Wow, really good product photography is hard.
And really good clothes product photography is really hard. I have been shooting and editing some clothing products for an ecommerce web site and it has been a long learning process. Achieving the product shot above required the research, understanding and practice of a whole bunch of techniques in photography, photoshop and product dressing/styling.
The site wanted to achieve what I discovered is mostly referred to as a Ghosted Mannequin style of product shot for the clothes on their site. We were all calling it the invisible man technique. Show the clothes in 3D as if they are being worn by a person, but, erase any view of the person and show the insides of the clothing where the person would have been.
At first, although I thought that this technique looked great, I thought it was overkill. For an ecommerce site with lots of products for sale, surely the time taken to make these 3D Ghosted Mannequin style images would be excessive. Why not lay the clothing flat and photograph it like that. It would be much faster and much easier, wouldn’t it?
I started researching this flat product photography. Laying a garment on a white background and photographing it from above sounds easy enough, and it is, but, the difference between what I can do, and what a clothes stylist can do when laying a garment flat is amazing. You immediately recognise that the eye and the patience required to make a flat garment look good is either something you dedicate a lot of time to learning, or you find another way of doing it.

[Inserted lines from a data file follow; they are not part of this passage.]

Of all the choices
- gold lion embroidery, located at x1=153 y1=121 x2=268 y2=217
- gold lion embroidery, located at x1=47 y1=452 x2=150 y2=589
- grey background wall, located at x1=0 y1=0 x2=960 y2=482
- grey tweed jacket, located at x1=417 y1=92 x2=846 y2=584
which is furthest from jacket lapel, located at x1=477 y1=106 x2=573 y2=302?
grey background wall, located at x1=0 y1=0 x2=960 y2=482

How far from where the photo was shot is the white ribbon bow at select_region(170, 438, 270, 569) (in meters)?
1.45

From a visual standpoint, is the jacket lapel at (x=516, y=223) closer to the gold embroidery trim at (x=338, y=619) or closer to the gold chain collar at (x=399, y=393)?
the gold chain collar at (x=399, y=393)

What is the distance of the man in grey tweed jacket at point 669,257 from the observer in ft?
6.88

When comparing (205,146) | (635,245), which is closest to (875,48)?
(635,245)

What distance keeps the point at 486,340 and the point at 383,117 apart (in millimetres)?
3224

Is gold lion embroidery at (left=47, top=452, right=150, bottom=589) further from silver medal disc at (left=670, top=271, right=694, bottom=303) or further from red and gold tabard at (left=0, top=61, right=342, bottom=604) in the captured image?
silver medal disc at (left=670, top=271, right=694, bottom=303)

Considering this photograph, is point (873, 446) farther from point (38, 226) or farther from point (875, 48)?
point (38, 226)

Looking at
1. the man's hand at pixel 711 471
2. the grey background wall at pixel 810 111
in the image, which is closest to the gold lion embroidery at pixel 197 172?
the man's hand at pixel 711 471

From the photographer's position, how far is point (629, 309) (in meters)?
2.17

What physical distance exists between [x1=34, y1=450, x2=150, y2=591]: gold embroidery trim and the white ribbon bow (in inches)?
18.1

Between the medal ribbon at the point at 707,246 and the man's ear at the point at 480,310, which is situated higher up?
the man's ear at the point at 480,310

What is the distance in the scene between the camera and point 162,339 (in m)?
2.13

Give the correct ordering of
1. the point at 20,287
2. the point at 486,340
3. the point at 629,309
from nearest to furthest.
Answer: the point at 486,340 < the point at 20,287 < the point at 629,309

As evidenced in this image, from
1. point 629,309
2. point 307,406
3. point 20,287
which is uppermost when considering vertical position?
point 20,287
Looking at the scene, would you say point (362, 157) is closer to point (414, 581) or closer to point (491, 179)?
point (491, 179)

Putting the item on a mannequin immediately gives the product the shape that it was meant to have and significantly improves the look of the goods. Mannequin shots can look good and if a consistent style is adopted for every shot on a site that shows the mannequins in the product shot, it can certainly look good. I’m not keen on it though, and the site I was shooting for wanted something more. The Ghosted Mannequin technique solved our problems and produced good looking product shots that grab the eye.